Within these records, how many lines hold "over"? Give the number alone.

Top of Exercise data

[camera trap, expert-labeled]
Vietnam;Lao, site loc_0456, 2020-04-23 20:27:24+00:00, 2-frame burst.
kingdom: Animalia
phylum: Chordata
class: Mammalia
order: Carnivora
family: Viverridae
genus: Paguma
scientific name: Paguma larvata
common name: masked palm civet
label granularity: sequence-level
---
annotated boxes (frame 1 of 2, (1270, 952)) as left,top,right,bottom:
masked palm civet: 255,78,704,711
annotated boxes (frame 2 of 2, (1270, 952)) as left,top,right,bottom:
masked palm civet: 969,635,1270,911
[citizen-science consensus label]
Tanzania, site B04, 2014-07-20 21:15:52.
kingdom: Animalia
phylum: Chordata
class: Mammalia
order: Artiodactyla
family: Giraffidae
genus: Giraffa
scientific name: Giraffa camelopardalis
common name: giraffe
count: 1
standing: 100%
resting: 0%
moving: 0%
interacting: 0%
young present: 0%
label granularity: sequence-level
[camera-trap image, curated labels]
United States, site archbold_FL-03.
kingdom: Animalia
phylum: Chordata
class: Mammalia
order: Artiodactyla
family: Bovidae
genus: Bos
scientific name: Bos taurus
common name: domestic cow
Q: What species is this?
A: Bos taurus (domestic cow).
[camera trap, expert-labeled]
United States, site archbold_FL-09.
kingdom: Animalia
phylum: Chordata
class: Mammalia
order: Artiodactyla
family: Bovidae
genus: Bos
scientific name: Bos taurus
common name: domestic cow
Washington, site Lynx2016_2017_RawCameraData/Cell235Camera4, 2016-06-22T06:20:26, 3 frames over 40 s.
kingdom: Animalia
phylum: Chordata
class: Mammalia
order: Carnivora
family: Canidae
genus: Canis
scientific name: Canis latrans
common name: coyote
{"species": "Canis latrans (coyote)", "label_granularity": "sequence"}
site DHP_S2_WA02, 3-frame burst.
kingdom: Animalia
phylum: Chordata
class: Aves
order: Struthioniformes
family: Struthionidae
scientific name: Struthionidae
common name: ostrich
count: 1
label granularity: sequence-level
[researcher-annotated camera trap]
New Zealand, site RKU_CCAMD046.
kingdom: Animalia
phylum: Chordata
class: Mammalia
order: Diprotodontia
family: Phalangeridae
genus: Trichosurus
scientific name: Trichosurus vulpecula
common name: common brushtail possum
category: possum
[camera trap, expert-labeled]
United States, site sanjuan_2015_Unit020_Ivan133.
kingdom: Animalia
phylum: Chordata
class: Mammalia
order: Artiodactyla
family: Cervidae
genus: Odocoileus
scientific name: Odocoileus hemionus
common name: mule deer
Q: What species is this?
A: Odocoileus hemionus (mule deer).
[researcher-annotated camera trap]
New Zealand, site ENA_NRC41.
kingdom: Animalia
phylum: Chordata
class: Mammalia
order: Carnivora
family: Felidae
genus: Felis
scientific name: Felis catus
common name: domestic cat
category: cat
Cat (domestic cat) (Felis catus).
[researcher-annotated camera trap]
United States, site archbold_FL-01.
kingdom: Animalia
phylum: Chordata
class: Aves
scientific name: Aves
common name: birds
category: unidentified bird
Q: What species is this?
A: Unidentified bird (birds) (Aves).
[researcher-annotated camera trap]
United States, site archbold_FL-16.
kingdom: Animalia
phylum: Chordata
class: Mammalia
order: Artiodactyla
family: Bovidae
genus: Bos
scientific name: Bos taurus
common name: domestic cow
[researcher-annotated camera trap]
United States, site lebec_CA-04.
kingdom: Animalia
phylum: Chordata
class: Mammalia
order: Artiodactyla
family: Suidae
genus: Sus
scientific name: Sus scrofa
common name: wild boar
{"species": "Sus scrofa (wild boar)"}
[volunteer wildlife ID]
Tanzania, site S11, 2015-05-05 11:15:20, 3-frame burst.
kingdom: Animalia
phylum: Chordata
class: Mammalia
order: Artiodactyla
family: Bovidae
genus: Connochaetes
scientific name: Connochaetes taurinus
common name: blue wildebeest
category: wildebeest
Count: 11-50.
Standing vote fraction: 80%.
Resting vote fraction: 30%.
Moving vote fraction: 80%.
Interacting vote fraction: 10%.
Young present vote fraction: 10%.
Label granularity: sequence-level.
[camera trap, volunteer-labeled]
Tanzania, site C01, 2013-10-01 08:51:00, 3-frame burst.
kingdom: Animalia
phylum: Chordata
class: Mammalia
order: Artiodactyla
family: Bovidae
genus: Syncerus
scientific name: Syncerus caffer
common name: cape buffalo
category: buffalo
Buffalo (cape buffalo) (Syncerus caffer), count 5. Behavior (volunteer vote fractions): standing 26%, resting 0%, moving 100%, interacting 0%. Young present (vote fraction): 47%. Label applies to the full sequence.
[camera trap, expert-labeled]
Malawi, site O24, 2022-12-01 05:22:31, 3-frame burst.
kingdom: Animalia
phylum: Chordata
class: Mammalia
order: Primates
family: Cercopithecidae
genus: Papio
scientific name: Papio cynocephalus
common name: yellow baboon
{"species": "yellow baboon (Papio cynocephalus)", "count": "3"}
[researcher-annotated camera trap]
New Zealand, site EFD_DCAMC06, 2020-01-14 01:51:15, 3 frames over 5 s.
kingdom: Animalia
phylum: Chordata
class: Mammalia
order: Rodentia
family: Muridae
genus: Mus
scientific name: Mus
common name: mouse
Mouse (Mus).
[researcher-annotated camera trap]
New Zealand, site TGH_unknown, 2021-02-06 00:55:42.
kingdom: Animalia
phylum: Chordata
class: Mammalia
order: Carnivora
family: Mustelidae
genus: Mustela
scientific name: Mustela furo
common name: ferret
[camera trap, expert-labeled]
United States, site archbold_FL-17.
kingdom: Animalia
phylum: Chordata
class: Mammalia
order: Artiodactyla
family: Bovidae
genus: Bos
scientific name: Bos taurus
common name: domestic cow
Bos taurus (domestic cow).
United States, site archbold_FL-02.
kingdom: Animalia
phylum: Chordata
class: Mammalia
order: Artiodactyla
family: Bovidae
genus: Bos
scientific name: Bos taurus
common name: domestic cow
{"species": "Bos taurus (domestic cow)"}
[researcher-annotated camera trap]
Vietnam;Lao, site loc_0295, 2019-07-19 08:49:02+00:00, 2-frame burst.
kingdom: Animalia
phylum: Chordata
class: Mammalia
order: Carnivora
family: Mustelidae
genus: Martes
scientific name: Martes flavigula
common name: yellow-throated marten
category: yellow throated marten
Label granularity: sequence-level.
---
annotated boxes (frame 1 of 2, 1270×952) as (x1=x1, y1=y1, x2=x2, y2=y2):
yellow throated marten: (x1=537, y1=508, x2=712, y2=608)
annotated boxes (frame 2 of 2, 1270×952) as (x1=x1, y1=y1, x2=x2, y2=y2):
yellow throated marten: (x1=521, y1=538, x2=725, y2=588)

Bottom of Exercise data

## Solution to this problem
2